* [SET TASK]: Please rewrite the stretch of the Gulf Coast pygmy sunfish forum thread from "There's not much" through "okefenokee in mind.", replacing "craigslist" with "eBay".

# Elassoma gilbertii (Gulf Coast Pygmy Sunfish)



## Tankoholic (May 24, 2013)

So I've been manically searching the Internet for months on the perfect fish for my new tank and came across an amazing little fish named Elassoma gilbertii, a.k.a the Gulf Coast Pygmy Sunfish. Does anyone here currently have, or had, any of these American sunfish? Are they hard to keep because they're (generally) wild caught? Anyone know of an online supplier?

I have caught the Elassoma bug and I've just got to have me some of those! I see other variations offered on AquaBid, but not gilbertii.


----------



## Destroyer551 (Dec 1, 2009)

Tankoholic said:


> So I've been manically searching the Internet for months on the perfect fish for my new tank and came across an amazing little fish named Elassoma gilbertii, a.k.a the Gulf Coast Pygmy Sunfish. Does anyone here currently have, or had, any of these American sunfish? Are they hard to keep because they're (generally) wild caught? Anyone know of an online supplier?
> 
> I have caught the Elassoma bug and I've just got to have me some of those! I see other variations offered on AquaBid, but not gilbertii.


I had a colony of these in a 10 gallon for about a year, sometime ago. Awesome little guys, I want to get back into them. As for care, they're dirt easy. Just make sure you have a heavily planted tank, with clean, stable, calm water, and LIVE food. I never got mine to eat prepared food consistently. I'd have to starve them just so they would eat one or two frozen bloodworms. I fed them grindal worms, microworms, daphnia, mosquito larvae, and copepods. Most of this stuff can be found in any container left outside in Florida weather, so I only had to culture the grindal and microworms, which were the main staple.

As for were to get them, I got several pairs off of someone named EricaWeiser. A NANFA forum member who has considerable knowledge for these little fish. She'd sell them on Aquabid from time to time, but I haven't seen any sales up from her for awhile. You might want to join NANFA and check up with her.

Also, another alternative is E. okefenoke. You can get them from sach's aquaculturestore, he usually has them instock consistanly. They closely related to E. gilberti and can only be told apart by a well trained eye.

There's not much else to them, they're pretty easy. Mine adjusted to a ph of 8 without much problem, and bred constantly. I had around 15 adults and 50+ juvies by the time I took the tank down, and that was with constant selling on craigslist or the LFS.


----------



## Tankoholic (May 24, 2013)

Thanks for the thorough reply, Destroyer551! I saw that aquaculture offered E. okefenokee. They are equally striking, but it's just something about the blue coloration on the gilbertii that has my mind set! If I can't acquire the gilbertii, I'll definitely keep okefenokee in mind.

* [DATASET EXTRACT]:
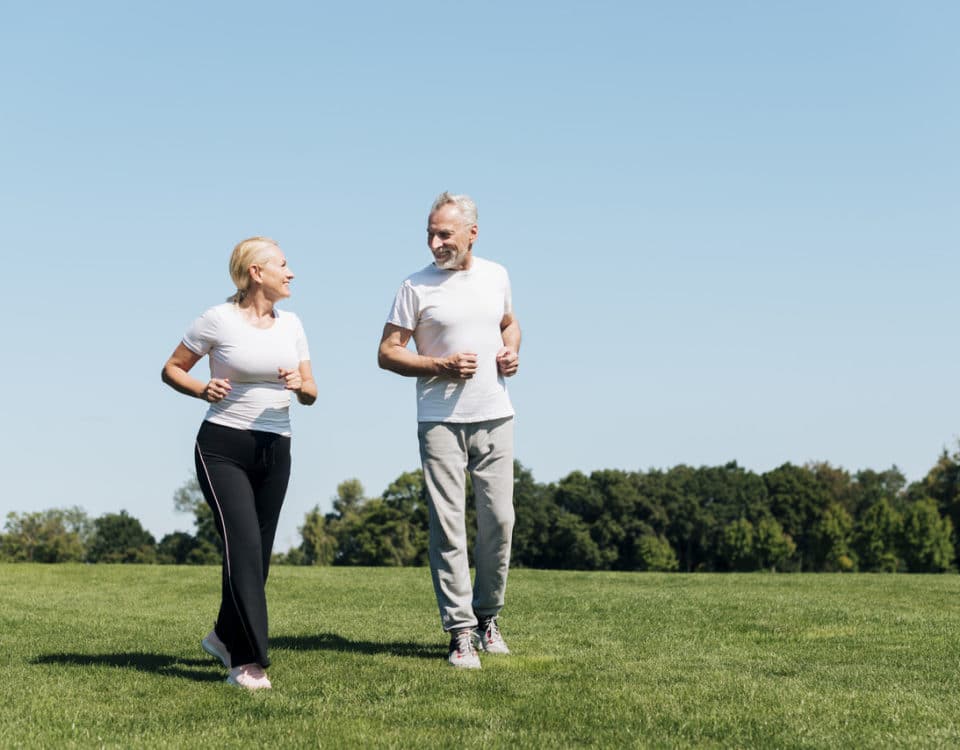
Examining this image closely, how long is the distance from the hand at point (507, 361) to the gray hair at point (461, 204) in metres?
0.93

* [WRITTEN RESPONSE]:
There's not much else to them, they're pretty easy. Mine adjusted to a ph of 8 without much problem, and bred constantly. I had around 15 adults and 50+ juvies by the time I took the tank down, and that was with constant selling on eBay or the LFS.


----------



## Tankoholic (May 24, 2013)

Thanks for the thorough reply, Destroyer551! I saw that aquaculture offered E. okefenokee. They are equally striking, but it's just something about the blue coloration on the gilbertii that has my mind set! If I can't acquire the gilbertii, I'll definitely keep okefenokee in mind.